**TASK ITEM:** Restate word for word the section of the entries that opens at the line containing "piano-801707__340" and closes at the line containing "Installing Residential Spray", both lines kept, pictures dropped.

*** Opening of STORED DATA ***

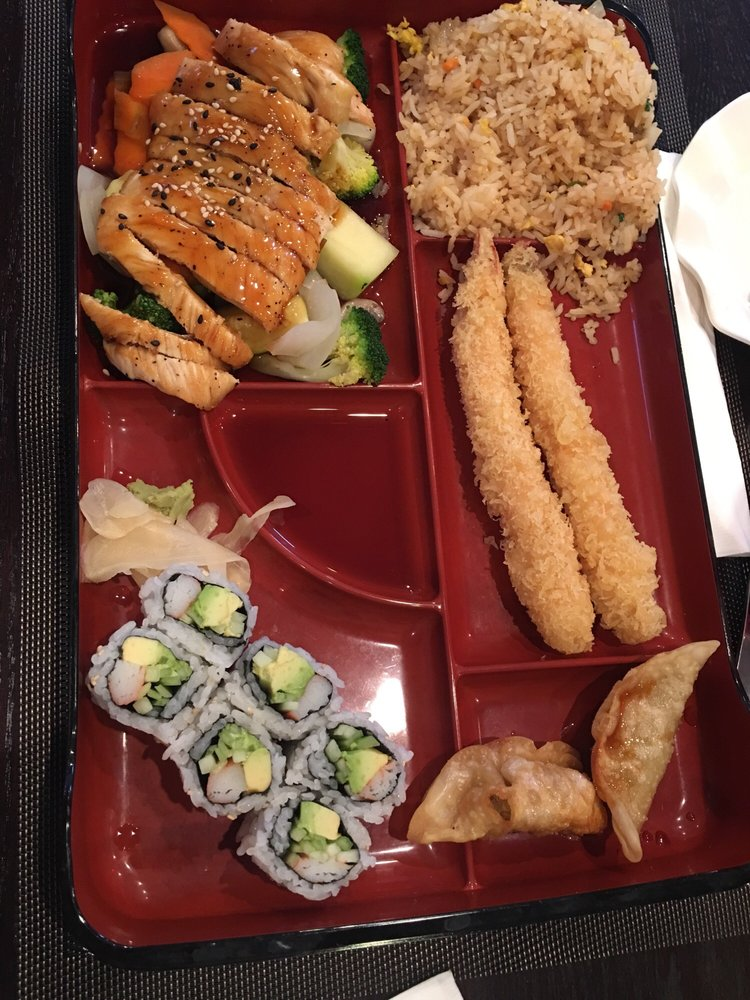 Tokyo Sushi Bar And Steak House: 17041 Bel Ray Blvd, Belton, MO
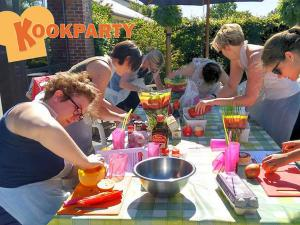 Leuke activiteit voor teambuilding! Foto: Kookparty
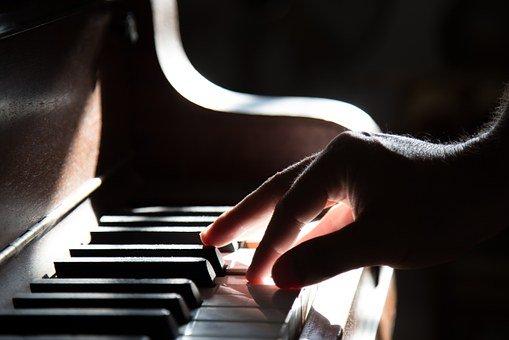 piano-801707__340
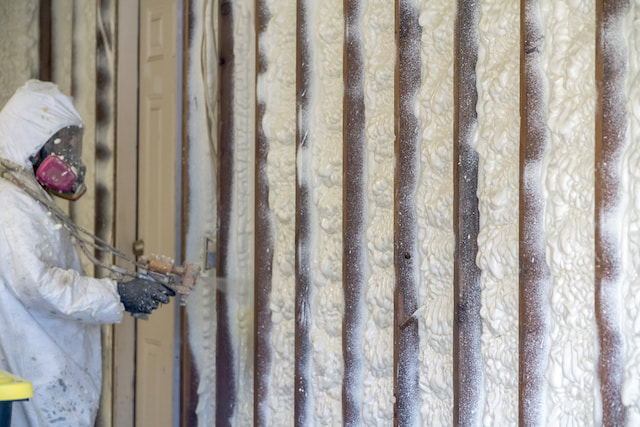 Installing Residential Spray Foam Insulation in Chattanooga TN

*** Close of STORED DATA ***
*** Opening of STORED DATA ***

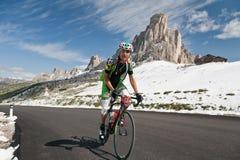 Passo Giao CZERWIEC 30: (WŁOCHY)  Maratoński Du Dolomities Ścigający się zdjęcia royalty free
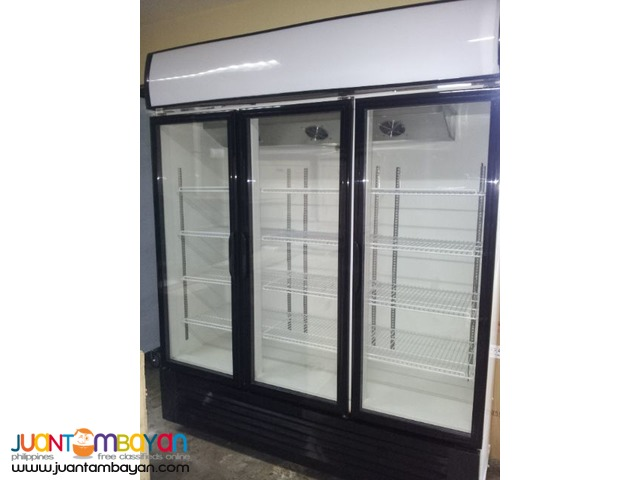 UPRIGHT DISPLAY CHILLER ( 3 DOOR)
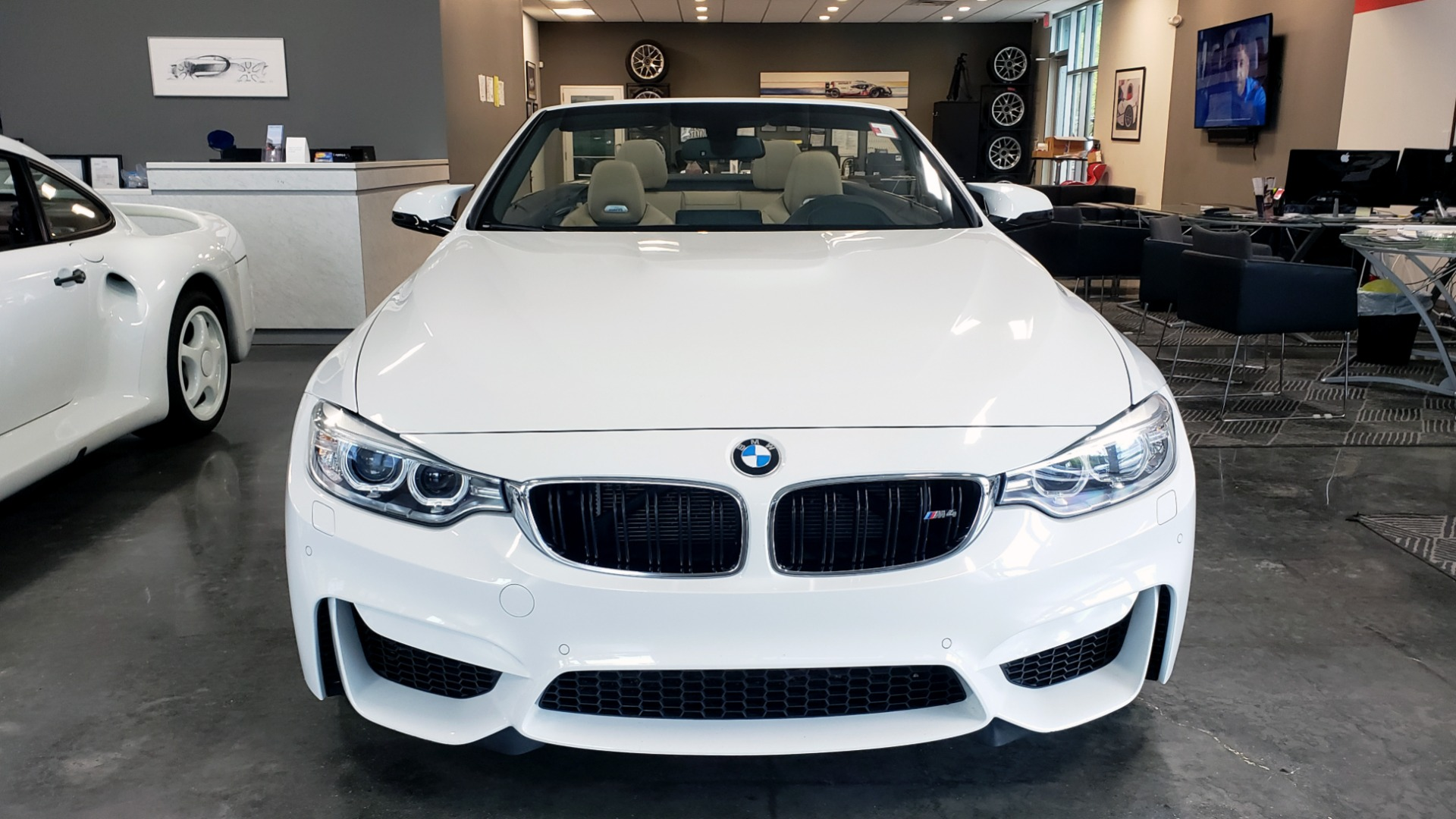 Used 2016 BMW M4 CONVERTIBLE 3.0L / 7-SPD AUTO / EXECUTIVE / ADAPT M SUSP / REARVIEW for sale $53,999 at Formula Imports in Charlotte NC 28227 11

*** Close of STORED DATA ***
*** Opening of STORED DATA ***

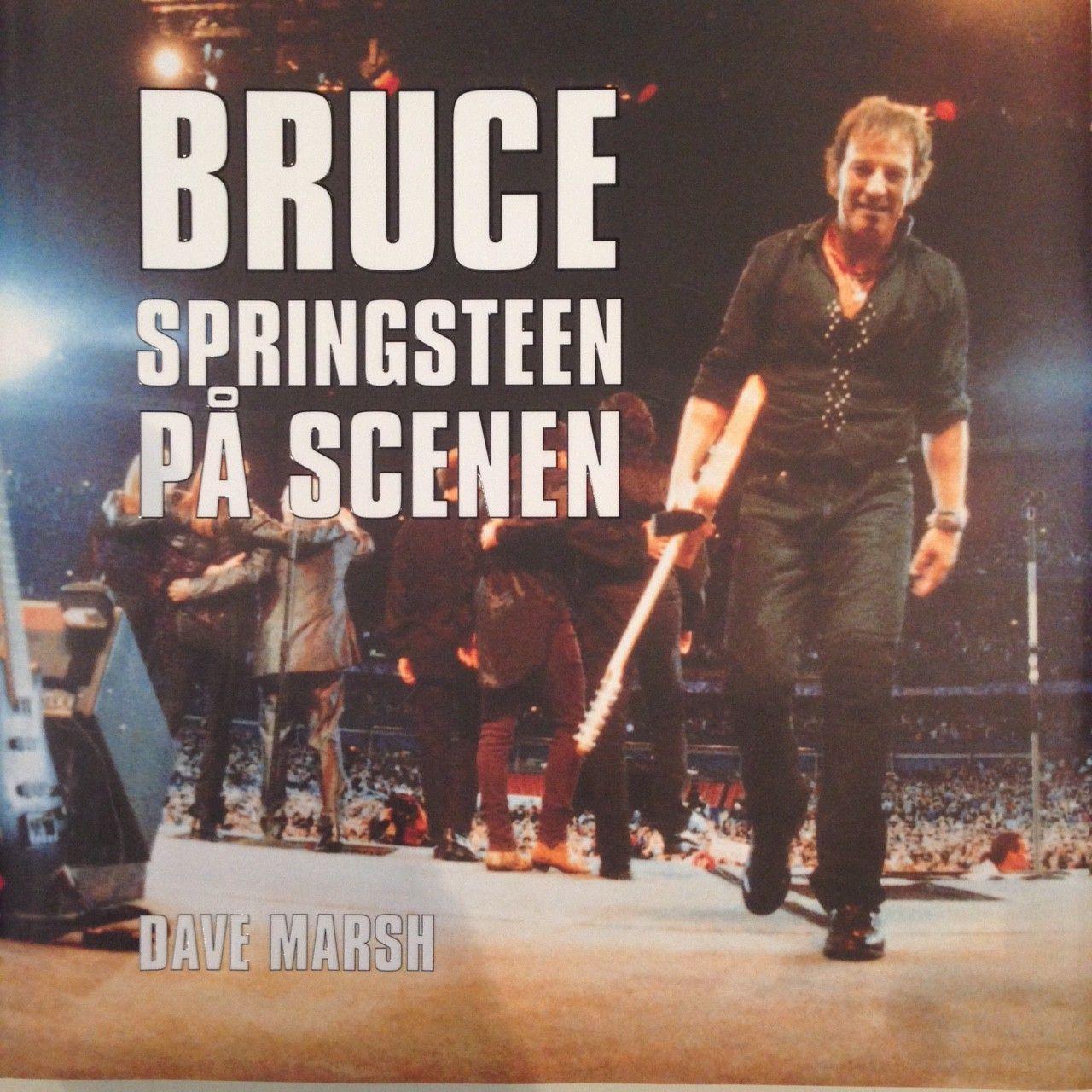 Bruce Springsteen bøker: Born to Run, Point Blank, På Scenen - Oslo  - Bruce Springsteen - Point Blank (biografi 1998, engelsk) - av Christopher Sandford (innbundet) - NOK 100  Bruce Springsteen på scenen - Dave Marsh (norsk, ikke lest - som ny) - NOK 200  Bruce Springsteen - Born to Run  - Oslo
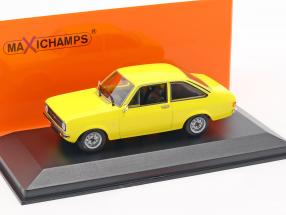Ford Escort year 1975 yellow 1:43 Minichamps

*** Close of STORED DATA ***

**OUTPUT FOR THIS TASK:**
 piano-801707__340
 Installing Residential Spray Foam Insulation in Chattanooga TN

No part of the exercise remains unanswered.